The UK has spent the last few years dealing with difficult political, social and economic situations, including Brexit, the Covid-19 pandemic and the recent, frequent, changes in the prime minister and chancellor. In the midst of these difficult times, there is also the cost of living crisis and the dramatic rise of fuel and energy prices to contend with so it is not surprising that the UK’s economic issues are very concerning.
The economic outlook of the UK
In October 2022, the renowned credit rating agency Moody’s downgraded the economic outlook of the UK to Aa3 with a negative outlook. Previously, the economy of the UK had been rated as stable but with the combined factors of the unpredictability of leadership in government, high inflation, reduced economic growth, higher borrowing leading to the increased national debt and a reduction in the credibility of policy making has led to concerns about the UK’s economic stability.
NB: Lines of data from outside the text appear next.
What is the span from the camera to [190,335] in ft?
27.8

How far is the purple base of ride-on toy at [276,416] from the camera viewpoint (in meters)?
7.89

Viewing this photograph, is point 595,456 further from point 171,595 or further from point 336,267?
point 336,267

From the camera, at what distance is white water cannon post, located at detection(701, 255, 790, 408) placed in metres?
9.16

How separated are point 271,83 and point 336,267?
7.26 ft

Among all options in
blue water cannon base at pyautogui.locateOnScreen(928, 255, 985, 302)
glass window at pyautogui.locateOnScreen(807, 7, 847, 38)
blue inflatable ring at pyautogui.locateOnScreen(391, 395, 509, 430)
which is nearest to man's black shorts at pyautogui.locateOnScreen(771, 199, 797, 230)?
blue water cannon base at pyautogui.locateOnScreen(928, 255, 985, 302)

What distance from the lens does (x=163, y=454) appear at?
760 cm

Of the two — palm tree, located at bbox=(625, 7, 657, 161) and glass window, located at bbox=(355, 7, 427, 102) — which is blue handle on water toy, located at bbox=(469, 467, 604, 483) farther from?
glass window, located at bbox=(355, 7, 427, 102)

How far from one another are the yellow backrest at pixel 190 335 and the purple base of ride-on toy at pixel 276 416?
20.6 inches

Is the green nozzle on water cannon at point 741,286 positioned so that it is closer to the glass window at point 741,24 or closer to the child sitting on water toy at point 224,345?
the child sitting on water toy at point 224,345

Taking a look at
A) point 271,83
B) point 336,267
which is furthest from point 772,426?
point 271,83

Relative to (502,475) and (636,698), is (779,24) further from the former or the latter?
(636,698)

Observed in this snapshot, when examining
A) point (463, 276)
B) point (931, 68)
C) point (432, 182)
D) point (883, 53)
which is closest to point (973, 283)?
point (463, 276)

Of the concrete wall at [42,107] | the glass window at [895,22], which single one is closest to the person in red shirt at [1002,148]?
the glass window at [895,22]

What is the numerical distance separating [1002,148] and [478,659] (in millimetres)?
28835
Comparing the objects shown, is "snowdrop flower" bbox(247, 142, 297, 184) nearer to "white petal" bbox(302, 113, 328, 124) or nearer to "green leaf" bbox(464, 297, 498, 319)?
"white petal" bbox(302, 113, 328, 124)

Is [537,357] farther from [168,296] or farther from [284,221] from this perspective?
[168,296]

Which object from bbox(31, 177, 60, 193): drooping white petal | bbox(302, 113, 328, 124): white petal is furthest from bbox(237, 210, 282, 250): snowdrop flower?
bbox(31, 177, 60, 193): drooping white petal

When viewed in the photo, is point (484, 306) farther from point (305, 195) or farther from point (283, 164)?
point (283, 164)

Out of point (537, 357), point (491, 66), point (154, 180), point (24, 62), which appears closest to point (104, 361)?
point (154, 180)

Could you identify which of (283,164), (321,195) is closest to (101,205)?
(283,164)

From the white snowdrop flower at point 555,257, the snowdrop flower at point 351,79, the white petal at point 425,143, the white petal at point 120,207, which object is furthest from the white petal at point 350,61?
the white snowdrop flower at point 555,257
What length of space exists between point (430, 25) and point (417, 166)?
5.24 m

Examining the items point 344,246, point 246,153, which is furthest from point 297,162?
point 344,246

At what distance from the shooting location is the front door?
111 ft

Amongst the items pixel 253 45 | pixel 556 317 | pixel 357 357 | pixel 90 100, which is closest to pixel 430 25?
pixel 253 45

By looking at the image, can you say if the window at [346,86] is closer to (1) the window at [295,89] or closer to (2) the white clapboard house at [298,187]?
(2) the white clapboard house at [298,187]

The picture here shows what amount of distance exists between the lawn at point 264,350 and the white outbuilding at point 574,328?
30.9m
Outlook ratings given by Moody’s usually last around 12-18 months so it is safe to presume that the UK has a bumpy time ahead. There is also a concern that the UK’s credit rating could also be downgraded. However, Moody’s has confirmed that they are currently satisfied that the UK can weather further economic storms due to its strong institutional framework that should respond well to any new shocks. Also, the UK government debt has a long maturity and there is still a strong investor base in the country that adds stability in these unpredictable times.
Risk of Recession
The Chancellor of the Exchequer, Jeremy Hunt, confirmed in his November autumn statement that the UK is now in recession. It was originally thought that the UK would not enter into a recession until 2023, but as the UK is already in the middle of a very difficult economic period, the OBR (Office of Budget Responsibility) confirmed we have already met the definition for a recession in this country. As household incomes continue to be stretched, interest rates are rising and house prices are falling, there is no doubt we will be fully into a recession by the first quarter of 2023.
How could economic downturn and recession affect the housing market?
The Chief Economist of Nationwide Building Society has predicted that house prices may fall by 5% as interest and unemployment rates continue to rise and the cost of living crisis continues to affect the incomes and spending ability of the UK population. The upheaval in government in the autumn of 2022 caused many mortgage lenders to withdraw their interest rates, and this has made obtaining a mortgage more difficult for some would-be buyers.
The situation has calmed in the last month, but mortgage rates are still unstable, causing the housing market to slow down which is problematic for potential buyers and sellers. If you are still thinking of buying a property, firms such as Sam Conveyancing and the best conveyancing solicitors Birmingham and elsewhere can help.
Going forward into 2023
The outlook for 2023 is concerning, with a recession becoming a certainty and the cost of living crisis squeezing the incomes of many people. Markets have responded well, however, to the increased government stability of Rishi Sunak and Jeremy Hunt so hopefully, this will continue as we enter 2023.